Intervention de Jérôme Guedj

Séance en hémicycle du 8 avril 2013 à 15h00
Sécurisation de l'emploi — Article 16

Photo issue du site de l'Assemblée nationale ou de WikipediaJérôme Guedj :

J'ai pris soin, tout au long des soixante-quatre heures de ce débat, d'intervenir sur les différents articles avec bonne foi. Appréhendant article par article les dispositions qui nous sont soumises, j'ai constaté honnêtement – ce fut parfois l'objet d'un débat avec nos collègues du groupe GDR – que ce texte comportait des avancées, qui, si elles peuvent être considérées insuffisantes, sont aussi – je reprends une expression que j'ai souvent employée – « un pied mis dans la porte » avant d'aller plus loin.
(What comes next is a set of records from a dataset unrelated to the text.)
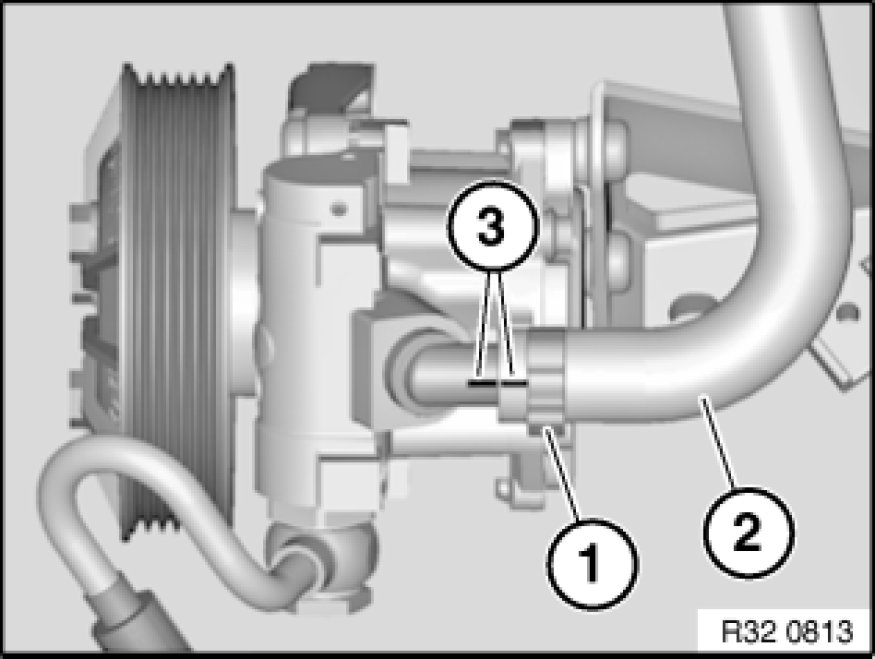 3
1
2
R32 0813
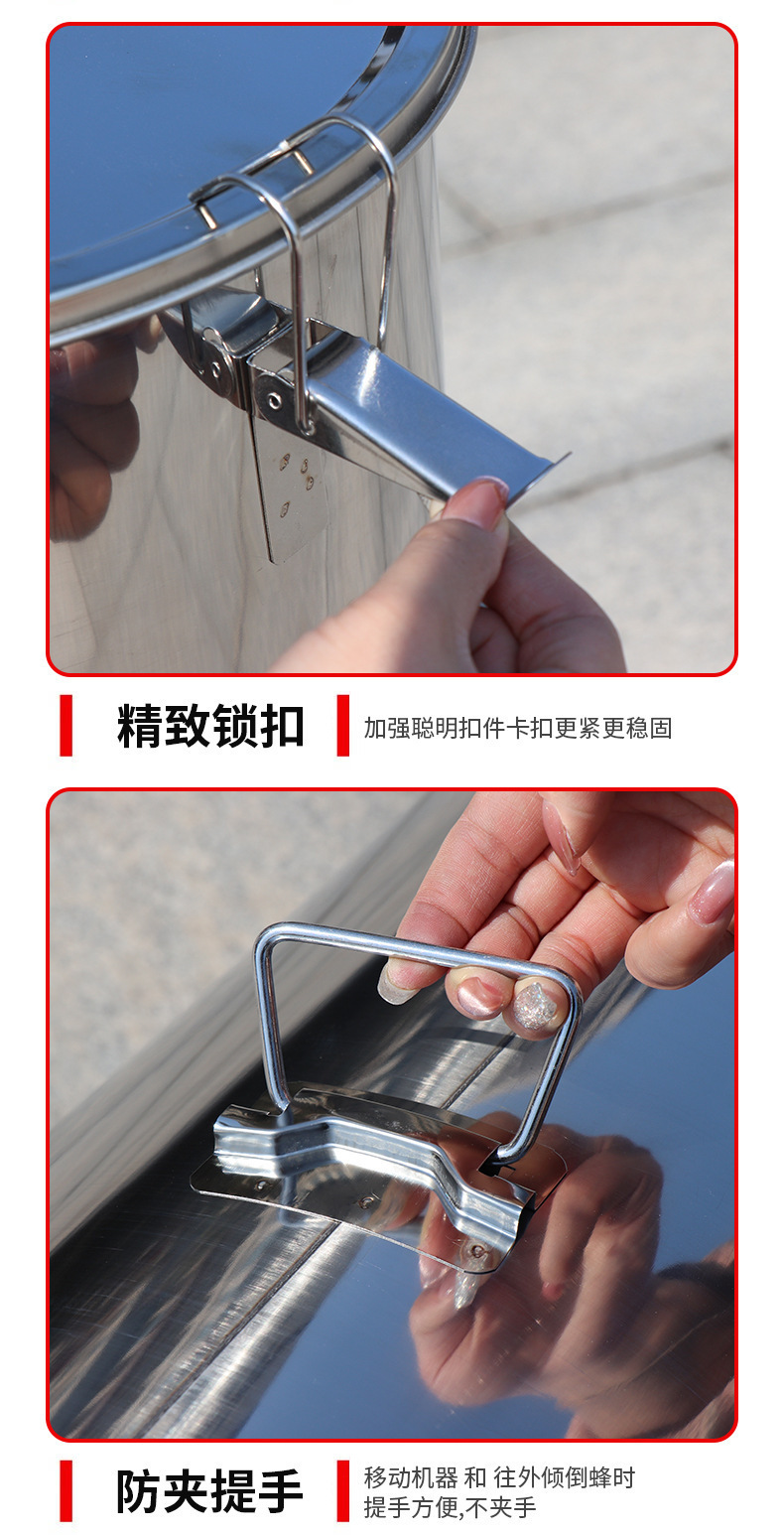 精致锁扣

加强聪明扣件卡扣更紧更稳固

防夹提手

移动机器 和 往外倾倒蜂时
提手方便,不夹手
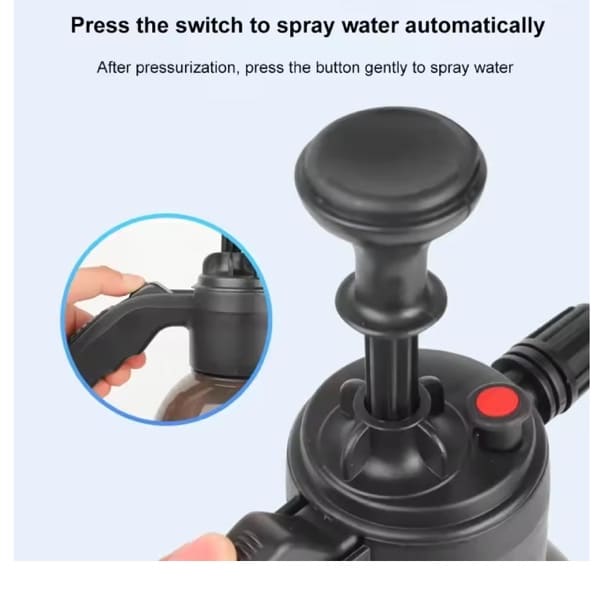 Press the switch to spray water automatically

After pressurization, press the button gently to spray water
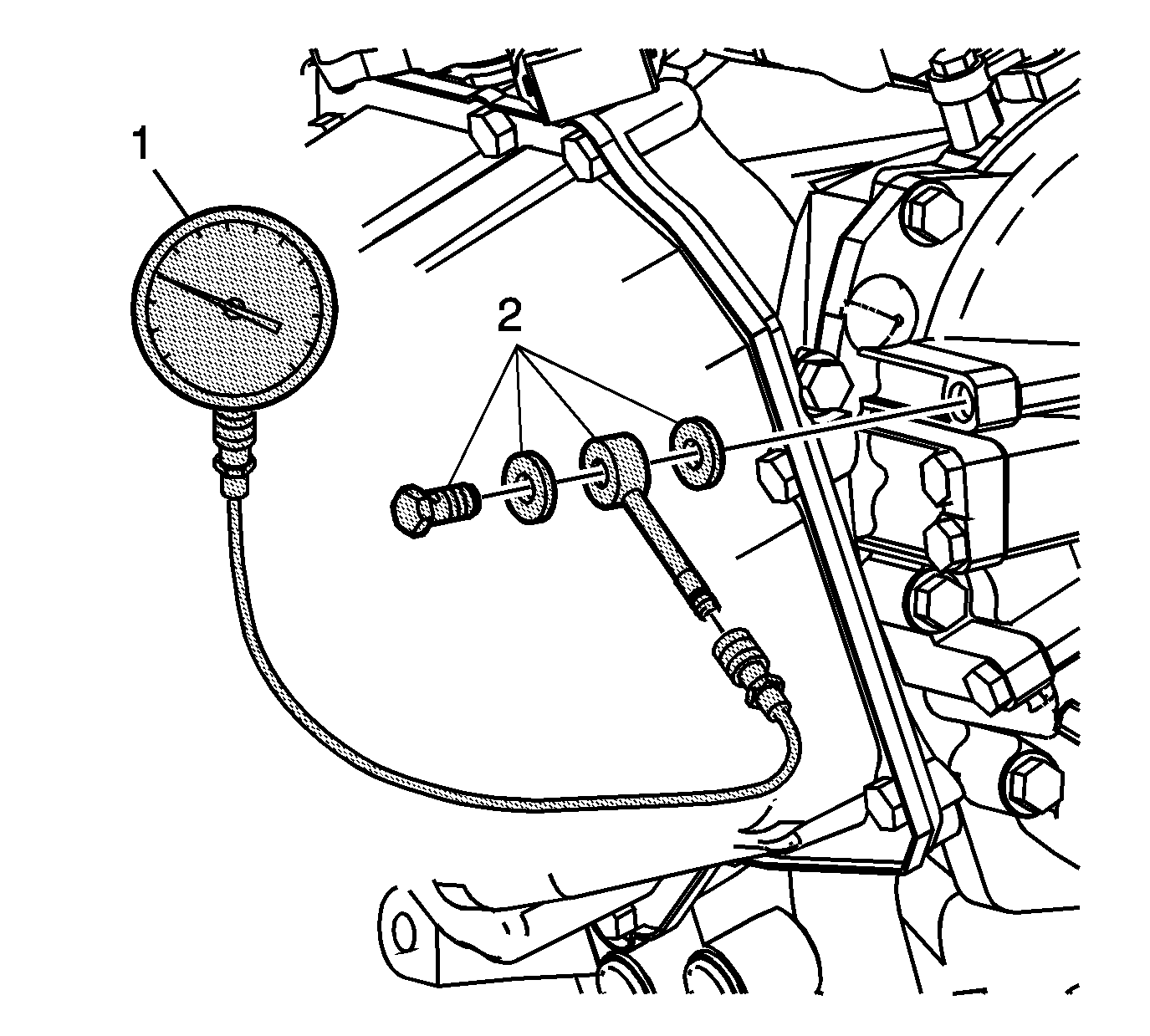 1
2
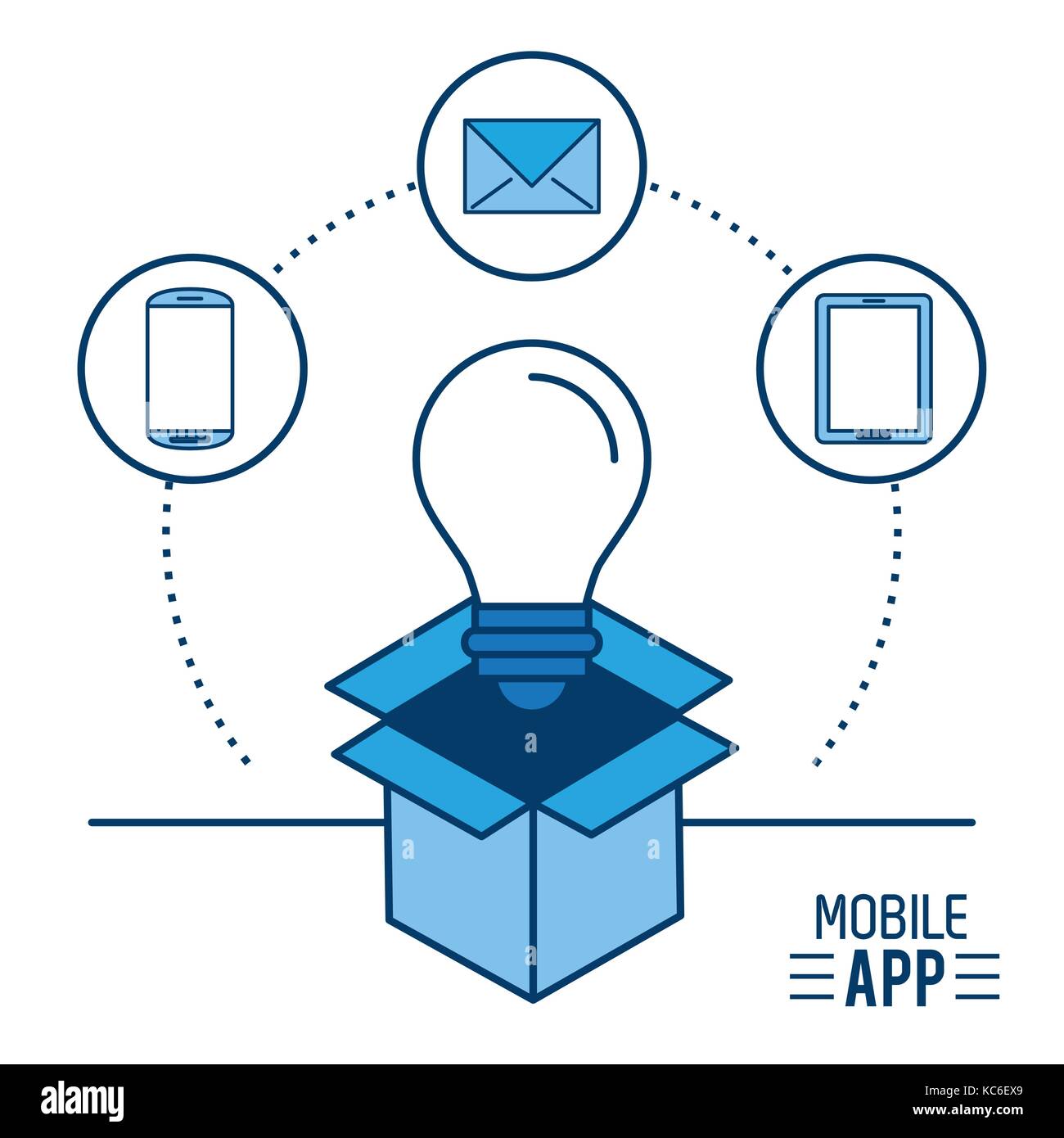 MOBILE
APP

alamy

Image ID: KC6EX9
www.alamy.com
C'est donc avec la même franchise que je dirai que cet article 16 suscite de très vives inquiétudes. C'est la seule véritable régression de ce texte, qui revient sur un droit acquis. Le délai de prescription était, hier, de trente ans. Depuis 2008, il est de cinq ans. À l'époque, dans les rangs socialistes, nous disions qu'il fallait peut-être conserver, en matière de droit du travail, un délai de dix ans. Comment donc aujourd'hui accepter une telle réduction quand on est attaché au fonctionnement des instances prud'homales et à la défense des salariés lors de la rupture du contrat de travail, à la suite de laquelle ont lieu 90 % des saisines de ces instances ? Il s'agit alors d'obtenir le versement d'un salaire dû mais non versé, le paiement d'heures supplémentaires qui n'auraient pas été comptabilisées, de saisir le juge à propos de pauses ou d'autres avantages dont le salarié aurait été privé. Bref, il s'agit de reconstituer les droits pleins et entiers du salarié, y compris en termes de cotisations sociales.

Réduire à deux ans le délai de prescription, c'est pour le moins atypique, pour le moins inédit. Un propriétaire peut, pendant cinq ans, réclamer à un locataire les loyers impayés. En revanche, pour des salariés, le délai de prescription serait réduit à deux ans !

On le sait, cet article est la contrepartie de l'accord, dans cette logique du donnant-donnant qui fonde l'équilibre général du texte.

Cependant, j'espère que certains des amendements déposés permettront de vider cette disposition de sa substance. Je le dis de manière parfaitement sincère et en conscience : je ne peux accepter ce qu'apporte ce article.